Od niedzielnego wieczoru polska piłka żyje skandalem związanym z Motorem Lublin. Po sobotnim spotkaniu z GKSem Jastrzębie trener „Koziołków” Goncalo Feio wdał się w kłótnie z prezesem klubu, Pawłem Tomczykiem. Doszło do eskalacji konfliktu i Portugalczyk rzucił w prezesa plastikowym organizerem na dokumenty, rozcinając jego łuk brwiowy. W efekcie Paweł Tomczyk znalazł się w szpitalu.
Od pierwszego doniesienia o sytuacji kibice czekali na oświadczenie klubu, które pojawiło się wczoraj. Dzisiaj w Arenie Lublin zorganizowano natomiast spotkanie z dziennikarzami, na którym pojawili się trener Goncalo Feio, większościowy udziałowiec Motoru Lublin Zbigniew Jakubas oraz dwóch członków Rady Nadzorczej klubu. Pan Jakubas ogłosił, że Goncalo Feio zachowa swoje stanowisko i poprowadzi ekipę z Koziego Grodu w kolejnych spotkaniach.
– Umówiliśmy się, że współpracujemy do końca rundy i potem będziemy starali się dalej współpracować – ogłosił na konferencji prasowej Zbigniw Jakubas – Jak zatrudniałem trenera Goncalo Feio, to powiedziałem sobie tak: do trzech razy sztuka. Jeżeli z tym człowiekiem mi się nie powiedzie, to jest koniec mojego bytu w Lublinie. W związku z tym dokąd będzie trener, ja będę też. Jak trenera nie będzie, moja rola w Lublinie się skończy. W związku z tym trzymajcie kciuki za nas razem, bo jedziemy wszyscy na tym samym wózku – komentował główny udziałowiec Motoru.

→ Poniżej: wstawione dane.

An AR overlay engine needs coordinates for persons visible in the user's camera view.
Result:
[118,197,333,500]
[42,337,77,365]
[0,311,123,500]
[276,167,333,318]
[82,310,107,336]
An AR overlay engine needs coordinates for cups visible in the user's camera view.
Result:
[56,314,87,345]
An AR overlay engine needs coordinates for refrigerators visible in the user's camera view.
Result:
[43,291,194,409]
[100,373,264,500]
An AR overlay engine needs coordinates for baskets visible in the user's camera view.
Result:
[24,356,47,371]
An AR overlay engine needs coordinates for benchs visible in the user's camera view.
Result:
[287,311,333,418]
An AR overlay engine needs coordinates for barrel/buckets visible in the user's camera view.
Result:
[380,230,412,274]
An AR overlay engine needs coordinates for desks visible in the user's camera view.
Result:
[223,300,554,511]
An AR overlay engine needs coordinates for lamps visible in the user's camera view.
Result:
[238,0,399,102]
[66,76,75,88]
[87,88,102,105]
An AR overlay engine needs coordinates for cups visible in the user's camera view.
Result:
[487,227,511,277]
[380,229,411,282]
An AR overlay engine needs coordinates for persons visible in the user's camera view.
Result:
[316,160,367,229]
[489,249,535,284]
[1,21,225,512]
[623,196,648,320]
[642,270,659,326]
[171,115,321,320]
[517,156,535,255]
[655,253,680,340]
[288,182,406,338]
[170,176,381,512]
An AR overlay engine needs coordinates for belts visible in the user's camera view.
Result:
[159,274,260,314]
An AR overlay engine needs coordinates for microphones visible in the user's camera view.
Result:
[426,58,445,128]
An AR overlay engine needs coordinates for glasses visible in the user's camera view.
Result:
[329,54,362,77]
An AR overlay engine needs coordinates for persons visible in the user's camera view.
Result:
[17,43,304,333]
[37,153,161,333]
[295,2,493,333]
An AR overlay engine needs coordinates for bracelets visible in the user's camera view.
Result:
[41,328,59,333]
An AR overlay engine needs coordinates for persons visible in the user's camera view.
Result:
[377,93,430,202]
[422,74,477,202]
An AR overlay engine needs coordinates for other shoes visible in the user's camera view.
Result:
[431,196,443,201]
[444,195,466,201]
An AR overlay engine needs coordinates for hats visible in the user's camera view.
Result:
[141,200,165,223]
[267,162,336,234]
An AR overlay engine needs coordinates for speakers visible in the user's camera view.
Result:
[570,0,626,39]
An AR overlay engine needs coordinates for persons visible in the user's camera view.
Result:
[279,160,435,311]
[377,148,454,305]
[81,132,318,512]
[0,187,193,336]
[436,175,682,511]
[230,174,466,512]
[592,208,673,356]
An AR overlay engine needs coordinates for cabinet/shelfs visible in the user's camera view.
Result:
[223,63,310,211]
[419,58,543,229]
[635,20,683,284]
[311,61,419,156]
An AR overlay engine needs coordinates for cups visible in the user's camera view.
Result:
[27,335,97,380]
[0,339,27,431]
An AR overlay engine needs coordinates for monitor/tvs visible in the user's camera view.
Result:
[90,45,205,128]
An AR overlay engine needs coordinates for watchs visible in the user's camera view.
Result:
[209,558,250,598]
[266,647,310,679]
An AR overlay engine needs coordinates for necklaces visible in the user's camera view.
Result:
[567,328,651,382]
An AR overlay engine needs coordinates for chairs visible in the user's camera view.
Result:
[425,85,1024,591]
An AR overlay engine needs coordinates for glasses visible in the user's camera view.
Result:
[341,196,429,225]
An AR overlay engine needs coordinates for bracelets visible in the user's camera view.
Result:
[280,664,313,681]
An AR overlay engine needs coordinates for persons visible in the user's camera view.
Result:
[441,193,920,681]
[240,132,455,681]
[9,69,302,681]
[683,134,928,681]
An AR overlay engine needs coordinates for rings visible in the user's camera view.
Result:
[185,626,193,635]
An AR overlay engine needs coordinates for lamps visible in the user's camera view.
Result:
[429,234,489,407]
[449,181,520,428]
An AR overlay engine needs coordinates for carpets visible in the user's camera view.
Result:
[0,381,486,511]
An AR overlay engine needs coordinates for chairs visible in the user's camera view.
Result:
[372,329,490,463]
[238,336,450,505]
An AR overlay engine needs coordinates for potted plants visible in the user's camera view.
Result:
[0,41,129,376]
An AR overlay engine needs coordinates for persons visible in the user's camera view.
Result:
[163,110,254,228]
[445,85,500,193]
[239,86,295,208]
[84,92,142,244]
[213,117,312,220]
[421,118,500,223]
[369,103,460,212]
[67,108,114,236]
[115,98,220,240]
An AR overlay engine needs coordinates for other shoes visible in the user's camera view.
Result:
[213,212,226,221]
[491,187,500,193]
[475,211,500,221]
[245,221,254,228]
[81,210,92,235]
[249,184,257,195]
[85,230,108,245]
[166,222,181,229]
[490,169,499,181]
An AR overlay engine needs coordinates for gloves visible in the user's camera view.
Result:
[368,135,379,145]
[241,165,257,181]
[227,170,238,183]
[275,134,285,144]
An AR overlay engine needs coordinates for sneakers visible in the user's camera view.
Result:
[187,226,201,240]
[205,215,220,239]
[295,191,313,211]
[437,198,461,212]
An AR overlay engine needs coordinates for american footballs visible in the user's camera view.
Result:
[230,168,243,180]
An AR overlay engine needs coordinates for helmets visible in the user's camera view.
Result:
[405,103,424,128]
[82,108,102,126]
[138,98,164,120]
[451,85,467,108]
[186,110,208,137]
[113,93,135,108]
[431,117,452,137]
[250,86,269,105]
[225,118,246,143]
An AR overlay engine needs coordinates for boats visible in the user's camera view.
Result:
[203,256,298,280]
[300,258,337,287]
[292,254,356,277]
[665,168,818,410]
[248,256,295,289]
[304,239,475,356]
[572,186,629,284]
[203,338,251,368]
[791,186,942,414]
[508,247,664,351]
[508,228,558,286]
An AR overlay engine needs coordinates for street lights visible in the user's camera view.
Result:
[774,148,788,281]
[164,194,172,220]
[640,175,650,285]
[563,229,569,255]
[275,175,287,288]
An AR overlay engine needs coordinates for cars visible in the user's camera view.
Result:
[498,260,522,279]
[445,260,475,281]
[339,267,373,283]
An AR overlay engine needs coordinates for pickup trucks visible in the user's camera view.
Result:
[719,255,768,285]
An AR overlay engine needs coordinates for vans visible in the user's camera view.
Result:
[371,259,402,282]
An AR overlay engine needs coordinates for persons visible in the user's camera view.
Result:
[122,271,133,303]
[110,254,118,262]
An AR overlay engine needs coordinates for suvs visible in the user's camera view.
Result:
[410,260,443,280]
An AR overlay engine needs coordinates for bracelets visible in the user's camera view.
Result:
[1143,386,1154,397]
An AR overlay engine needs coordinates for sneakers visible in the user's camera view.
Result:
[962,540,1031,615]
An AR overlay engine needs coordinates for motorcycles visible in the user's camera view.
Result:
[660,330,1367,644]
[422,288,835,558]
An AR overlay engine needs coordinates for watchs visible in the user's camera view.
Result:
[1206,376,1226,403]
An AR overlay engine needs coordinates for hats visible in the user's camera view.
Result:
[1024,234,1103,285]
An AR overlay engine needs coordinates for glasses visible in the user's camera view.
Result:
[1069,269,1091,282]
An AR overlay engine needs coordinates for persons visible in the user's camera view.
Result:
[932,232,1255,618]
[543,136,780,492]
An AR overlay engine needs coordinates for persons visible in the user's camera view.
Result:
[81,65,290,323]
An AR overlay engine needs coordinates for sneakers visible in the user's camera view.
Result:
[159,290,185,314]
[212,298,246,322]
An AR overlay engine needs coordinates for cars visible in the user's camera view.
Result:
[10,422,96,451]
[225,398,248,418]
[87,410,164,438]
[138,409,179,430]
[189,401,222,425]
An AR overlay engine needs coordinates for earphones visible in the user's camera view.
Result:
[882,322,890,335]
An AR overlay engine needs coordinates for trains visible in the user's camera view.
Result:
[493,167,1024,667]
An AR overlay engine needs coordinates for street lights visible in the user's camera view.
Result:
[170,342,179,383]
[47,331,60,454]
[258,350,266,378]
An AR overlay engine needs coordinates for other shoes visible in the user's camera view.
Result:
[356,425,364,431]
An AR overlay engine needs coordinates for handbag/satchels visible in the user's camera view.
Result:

– Wyrażam głębokie ubolewanie, że Motor, jego właściciel, jego kibice, piłkarze, wszyscy musieli z powodów pozasportowych zmierzyć się z falą krytyki, jaka przetoczyła się przez polskie media wobec naszego klubu i głównie mojej osoby. Nie ma absolutnie żadnego wytłumaczenia dla mojego zachowania, które był naganne. Pozwoliłem, by złe emocje przysłoniły to, co w życiu jest najważniejsze – szacunek dla drugiego człowieka. Przepraszam za moje zachowanie i podkreślam, że nie popieram przemocy, bo żaden człowiek nie jest uprawniony do agresji wobec innych. Wiem, że przede mną daleka droga, żeby odzyskać wasze zaufanie, ale znam siebie i wiem, że to zrobię – powiedział na konferencji trener Goncalo Feio.
Motor Lublin swoje kolejne spotkanie w II. lidze rozegra w sobotę na wyjeździe. Rywalem „Koziołków” będzie KKS Kalisz.